You can verify the installation with:
npx tsc --version
TypeScript projects use a configuration file called tsconfig.json.
Read about tsconfig.json here: https://www.typescriptlang.org/tsconfig/
You can create one with:
npx tsc --init
A simplified configuration for a library might look like this:
{
"compilerOptions": {
"target": "ES2019",
"module": "ESNext",
"moduleResolution": "Node",
"outDir": "dist",
"rootDir": "src",
"declaration": true
}
}Important options:
| Option | Purpose |
|---|---|
rootDir |
location of source code |
outDir |
where compiled code will be written |
declaration |
generate TypeScript type definitions |
TypeScript code must be compiled into JavaScript before it can run.
Example command:
npx tsc
This command reads the tsconfig.json file and compiles the project.
Example project structure:
my-library/
src/
index.ts
dist/
index.js
src/contains TypeScript source codedist/contains compiled JavaScript
Later in the course we will use this build step when preparing libraries for npm.
In this course we will gradually introduce TypeScript concepts as we build libraries.
Today we focus on:
- installing TypeScript
- configuring a project
- compiling code
In the next class we will begin writing typed function signatures for library APIs.
In this lab you will set up a simple TypeScript project and practice compiling code.
Follow these steps carefully:
- Open the assignment link:
https://classroom.github.com/a/rp_Ioyeq
-
Accept the assignment. This will create a private repository for you.
-
Clone your repository to your computer:
git clone <your-repo-url>
cd ACS-3310-Lab-1- Install dependencies:
npm install- Compile the TypeScript project:
npm run build- Run the tests:
npm test-
Complete the challenges in the
src/folder. -
When finished, commit and push your work:
git add .
git commit -m "complete lab 1"
git push- how to clone a repository
- how to install dependencies
- how to compile TypeScript
- how to run tests
Your work is submitted automatically when you push to GitHub.

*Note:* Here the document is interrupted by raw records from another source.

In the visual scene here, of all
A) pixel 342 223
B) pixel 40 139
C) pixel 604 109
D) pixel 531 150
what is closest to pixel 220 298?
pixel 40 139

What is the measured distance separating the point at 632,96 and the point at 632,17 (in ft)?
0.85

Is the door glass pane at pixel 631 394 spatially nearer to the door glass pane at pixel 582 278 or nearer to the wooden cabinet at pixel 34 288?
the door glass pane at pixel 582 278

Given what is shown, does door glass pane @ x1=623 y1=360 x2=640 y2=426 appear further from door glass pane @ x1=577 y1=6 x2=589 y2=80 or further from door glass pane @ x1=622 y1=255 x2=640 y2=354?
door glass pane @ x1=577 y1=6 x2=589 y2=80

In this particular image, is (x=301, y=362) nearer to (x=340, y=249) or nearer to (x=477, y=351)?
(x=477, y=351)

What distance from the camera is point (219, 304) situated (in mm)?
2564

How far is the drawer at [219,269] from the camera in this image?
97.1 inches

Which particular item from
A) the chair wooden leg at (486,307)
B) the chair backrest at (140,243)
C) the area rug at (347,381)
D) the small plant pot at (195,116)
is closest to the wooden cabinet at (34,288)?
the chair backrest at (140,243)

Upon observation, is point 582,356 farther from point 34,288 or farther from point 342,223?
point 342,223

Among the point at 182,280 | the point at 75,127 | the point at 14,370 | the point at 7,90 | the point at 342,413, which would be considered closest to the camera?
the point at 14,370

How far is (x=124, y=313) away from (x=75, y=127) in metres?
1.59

You should complete this lab during class.
In this activity you will explore the design of a real npm library.
Work in small groups and choose one of the following libraries:
- lodash
- date-fns
- nanoid
Visit the npm page and GitHub repository for the library.
Answer the following questions.
-
What problem does the library solve?
-
What does the API look like?
-
What are some example functions the library provides?
-
How does the documentation explain how to use the library?
-
What does the project structure look like?
Write your answers in a short shared document.
Now imagine you are designing a small library.
Choose one of the following ideas:
- array utilities
- string utilities
- number utilities
Design three functions your library might provide.
Example:
chunk(array, size)
unique(array)
partition(array, fn)
For each function write:
- function name
- parameters
- return value
- example usage
Example:
chunk(array, size)
Parameters:
array: array of values
size: number
Returns:
array of arrays
Example:
chunk([1,2,3,4], 2)
Discuss your design with your group.
Work in groups of 3–4.
You will design function APIs based on requirements.
Your goal is to decide:
- function names
- parameter names
- parameter order
- return values
Description:
Split an array into smaller arrays of a given size.
Input:
- a list of values
- a number representing the size
Output:
- a list of lists
Description:
Group items in a list based on a rule.
Input:
- a list of items
- a function that returns a key for each item
Output:
- an object mapping keys to lists of items
Description:
Return only items that meet a condition.
Input:
- a list of items
- a function that checks if an item is valid
Output:
- a list of valid items
Description:
Format a number as a currency string.
Input:
- a number
- a currency code (e.g. USD, EUR)
Output:
- a formatted string
For each:
- design a function signature
- write example usage
Do NOT copy existing libraries.
Compare your solutions with another group.
Discuss:
- Which API is easier to understand?
- Which naming choices are better?
- Where do designs differ?
Answer the following questions:
-
What makes an API easy to use?
-
What makes a library difficult to use?
-
Why might developers choose to use a library instead of writing code themselves?
Be prepared to discuss your answers in class.